Requirement | Repeat the listing that follows without a single change.

Entries provided |
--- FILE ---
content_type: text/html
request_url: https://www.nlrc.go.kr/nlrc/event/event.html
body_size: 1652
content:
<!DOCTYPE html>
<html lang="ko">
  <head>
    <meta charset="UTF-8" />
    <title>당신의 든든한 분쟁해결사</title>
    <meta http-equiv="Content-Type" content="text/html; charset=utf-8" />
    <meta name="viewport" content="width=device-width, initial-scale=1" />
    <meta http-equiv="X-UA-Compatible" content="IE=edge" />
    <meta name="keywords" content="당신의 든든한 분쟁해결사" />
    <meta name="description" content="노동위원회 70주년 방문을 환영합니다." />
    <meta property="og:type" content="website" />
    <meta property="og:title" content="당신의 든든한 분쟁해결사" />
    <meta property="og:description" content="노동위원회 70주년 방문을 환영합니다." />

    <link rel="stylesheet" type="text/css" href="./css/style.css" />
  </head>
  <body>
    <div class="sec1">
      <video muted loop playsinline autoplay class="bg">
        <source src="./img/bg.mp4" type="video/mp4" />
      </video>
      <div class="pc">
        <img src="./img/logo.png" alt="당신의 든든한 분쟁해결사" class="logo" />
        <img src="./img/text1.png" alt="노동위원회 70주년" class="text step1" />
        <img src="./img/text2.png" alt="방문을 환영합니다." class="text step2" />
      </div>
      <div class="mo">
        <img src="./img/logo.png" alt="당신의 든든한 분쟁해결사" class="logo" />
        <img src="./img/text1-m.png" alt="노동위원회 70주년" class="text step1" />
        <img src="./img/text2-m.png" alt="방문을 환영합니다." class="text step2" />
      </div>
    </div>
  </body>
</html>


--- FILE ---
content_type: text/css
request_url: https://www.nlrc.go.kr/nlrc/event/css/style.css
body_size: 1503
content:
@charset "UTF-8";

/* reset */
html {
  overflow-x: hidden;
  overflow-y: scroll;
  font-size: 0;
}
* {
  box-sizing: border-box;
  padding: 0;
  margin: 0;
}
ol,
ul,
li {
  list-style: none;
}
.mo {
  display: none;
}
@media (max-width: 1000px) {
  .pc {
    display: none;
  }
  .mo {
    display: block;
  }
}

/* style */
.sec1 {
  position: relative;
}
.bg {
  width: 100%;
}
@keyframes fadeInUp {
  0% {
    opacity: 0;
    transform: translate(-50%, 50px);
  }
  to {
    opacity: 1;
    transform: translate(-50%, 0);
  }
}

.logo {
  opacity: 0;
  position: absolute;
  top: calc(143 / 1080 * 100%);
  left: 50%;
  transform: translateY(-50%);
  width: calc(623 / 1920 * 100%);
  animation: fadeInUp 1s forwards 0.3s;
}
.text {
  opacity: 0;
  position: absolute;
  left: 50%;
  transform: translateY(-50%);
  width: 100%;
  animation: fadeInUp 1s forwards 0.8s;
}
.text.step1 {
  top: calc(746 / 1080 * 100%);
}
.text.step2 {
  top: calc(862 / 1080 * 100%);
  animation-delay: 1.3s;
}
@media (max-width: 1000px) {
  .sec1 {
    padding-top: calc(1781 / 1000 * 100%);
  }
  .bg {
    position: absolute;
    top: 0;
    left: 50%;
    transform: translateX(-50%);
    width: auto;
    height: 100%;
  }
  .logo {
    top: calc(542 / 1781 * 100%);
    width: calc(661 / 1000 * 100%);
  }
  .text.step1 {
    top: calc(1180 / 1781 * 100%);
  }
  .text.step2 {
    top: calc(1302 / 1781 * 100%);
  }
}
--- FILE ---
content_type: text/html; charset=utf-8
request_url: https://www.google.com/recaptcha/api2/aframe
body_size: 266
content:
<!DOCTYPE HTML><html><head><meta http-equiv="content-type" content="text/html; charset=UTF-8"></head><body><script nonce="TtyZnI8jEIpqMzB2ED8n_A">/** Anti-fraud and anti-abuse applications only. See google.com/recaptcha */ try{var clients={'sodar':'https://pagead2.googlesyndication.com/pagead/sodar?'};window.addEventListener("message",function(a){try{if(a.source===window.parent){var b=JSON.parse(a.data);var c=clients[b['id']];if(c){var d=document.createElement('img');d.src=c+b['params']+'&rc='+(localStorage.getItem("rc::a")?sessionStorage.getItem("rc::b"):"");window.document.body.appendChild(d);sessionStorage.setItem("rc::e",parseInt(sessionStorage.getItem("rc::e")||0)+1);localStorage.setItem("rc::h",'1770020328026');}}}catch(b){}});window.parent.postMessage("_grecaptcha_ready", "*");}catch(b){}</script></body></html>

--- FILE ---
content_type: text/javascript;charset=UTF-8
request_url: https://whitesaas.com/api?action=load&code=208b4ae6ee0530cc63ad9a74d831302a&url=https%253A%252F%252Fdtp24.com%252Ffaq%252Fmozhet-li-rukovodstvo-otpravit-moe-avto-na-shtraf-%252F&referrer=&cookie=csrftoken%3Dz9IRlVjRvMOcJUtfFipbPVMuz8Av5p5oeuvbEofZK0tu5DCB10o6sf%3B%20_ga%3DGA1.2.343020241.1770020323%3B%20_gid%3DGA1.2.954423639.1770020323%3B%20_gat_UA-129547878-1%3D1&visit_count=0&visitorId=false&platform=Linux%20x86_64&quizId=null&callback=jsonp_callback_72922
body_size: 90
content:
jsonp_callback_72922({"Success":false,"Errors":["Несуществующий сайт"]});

Exercise answer |
--- FILE ---
content_type: text/html
request_url: https://www.nlrc.go.kr/nlrc/event/event.html
body_size: 1652
content:
<!DOCTYPE html>
<html lang="ko">
  <head>
    <meta charset="UTF-8" />
    <title>당신의 든든한 분쟁해결사</title>
    <meta http-equiv="Content-Type" content="text/html; charset=utf-8" />
    <meta name="viewport" content="width=device-width, initial-scale=1" />
    <meta http-equiv="X-UA-Compatible" content="IE=edge" />
    <meta name="keywords" content="당신의 든든한 분쟁해결사" />
    <meta name="description" content="노동위원회 70주년 방문을 환영합니다." />
    <meta property="og:type" content="website" />
    <meta property="og:title" content="당신의 든든한 분쟁해결사" />
    <meta property="og:description" content="노동위원회 70주년 방문을 환영합니다." />

    <link rel="stylesheet" type="text/css" href="./css/style.css" />
  </head>
  <body>
    <div class="sec1">
      <video muted loop playsinline autoplay class="bg">
        <source src="./img/bg.mp4" type="video/mp4" />
      </video>
      <div class="pc">
        <img src="./img/logo.png" alt="당신의 든든한 분쟁해결사" class="logo" />
        <img src="./img/text1.png" alt="노동위원회 70주년" class="text step1" />
        <img src="./img/text2.png" alt="방문을 환영합니다." class="text step2" />
      </div>
      <div class="mo">
        <img src="./img/logo.png" alt="당신의 든든한 분쟁해결사" class="logo" />
        <img src="./img/text1-m.png" alt="노동위원회 70주년" class="text step1" />
        <img src="./img/text2-m.png" alt="방문을 환영합니다." class="text step2" />
      </div>
    </div>
  </body>
</html>


--- FILE ---
content_type: text/css
request_url: https://www.nlrc.go.kr/nlrc/event/css/style.css
body_size: 1503
content:
@charset "UTF-8";

/* reset */
html {
  overflow-x: hidden;
  overflow-y: scroll;
  font-size: 0;
}
* {
  box-sizing: border-box;
  padding: 0;
  margin: 0;
}
ol,
ul,
li {
  list-style: none;
}
.mo {
  display: none;
}
@media (max-width: 1000px) {
  .pc {
    display: none;
  }
  .mo {
    display: block;
  }
}

/* style */
.sec1 {
  position: relative;
}
.bg {
  width: 100%;
}
@keyframes fadeInUp {
  0% {
    opacity: 0;
    transform: translate(-50%, 50px);
  }
  to {
    opacity: 1;
    transform: translate(-50%, 0);
  }
}

.logo {
  opacity: 0;
  position: absolute;
  top: calc(143 / 1080 * 100%);
  left: 50%;
  transform: translateY(-50%);
  width: calc(623 / 1920 * 100%);
  animation: fadeInUp 1s forwards 0.3s;
}
.text {
  opacity: 0;
  position: absolute;
  left: 50%;
  transform: translateY(-50%);
  width: 100%;
  animation: fadeInUp 1s forwards 0.8s;
}
.text.step1 {
  top: calc(746 / 1080 * 100%);
}
.text.step2 {
  top: calc(862 / 1080 * 100%);
  animation-delay: 1.3s;
}
@media (max-width: 1000px) {
  .sec1 {
    padding-top: calc(1781 / 1000 * 100%);
  }
  .bg {
    position: absolute;
    top: 0;
    left: 50%;
    transform: translateX(-50%);
    width: auto;
    height: 100%;
  }
  .logo {
    top: calc(542 / 1781 * 100%);
    width: calc(661 / 1000 * 100%);
  }
  .text.step1 {
    top: calc(1180 / 1781 * 100%);
  }
  .text.step2 {
    top: calc(1302 / 1781 * 100%);
  }
}
--- FILE ---
content_type: text/html; charset=utf-8
request_url: https://www.google.com/recaptcha/api2/aframe
body_size: 266
content:
<!DOCTYPE HTML><html><head><meta http-equiv="content-type" content="text/html; charset=UTF-8"></head><body><script nonce="TtyZnI8jEIpqMzB2ED8n_A">/** Anti-fraud and anti-abuse applications only. See google.com/recaptcha */ try{var clients={'sodar':'https://pagead2.googlesyndication.com/pagead/sodar?'};window.addEventListener("message",function(a){try{if(a.source===window.parent){var b=JSON.parse(a.data);var c=clients[b['id']];if(c){var d=document.createElement('img');d.src=c+b['params']+'&rc='+(localStorage.getItem("rc::a")?sessionStorage.getItem("rc::b"):"");window.document.body.appendChild(d);sessionStorage.setItem("rc::e",parseInt(sessionStorage.getItem("rc::e")||0)+1);localStorage.setItem("rc::h",'1770020328026');}}}catch(b){}});window.parent.postMessage("_grecaptcha_ready", "*");}catch(b){}</script></body></html>

--- FILE ---
content_type: text/javascript;charset=UTF-8
request_url: https://whitesaas.com/api?action=load&code=208b4ae6ee0530cc63ad9a74d831302a&url=https%253A%252F%252Fdtp24.com%252Ffaq%252Fmozhet-li-rukovodstvo-otpravit-moe-avto-na-shtraf-%252F&referrer=&cookie=csrftoken%3Dz9IRlVjRvMOcJUtfFipbPVMuz8Av5p5oeuvbEofZK0tu5DCB10o6sf%3B%20_ga%3DGA1.2.343020241.1770020323%3B%20_gid%3DGA1.2.954423639.1770020323%3B%20_gat_UA-129547878-1%3D1&visit_count=0&visitorId=false&platform=Linux%20x86_64&quizId=null&callback=jsonp_callback_72922
body_size: 90
content:
jsonp_callback_72922({"Success":false,"Errors":["Несуществующий сайт"]});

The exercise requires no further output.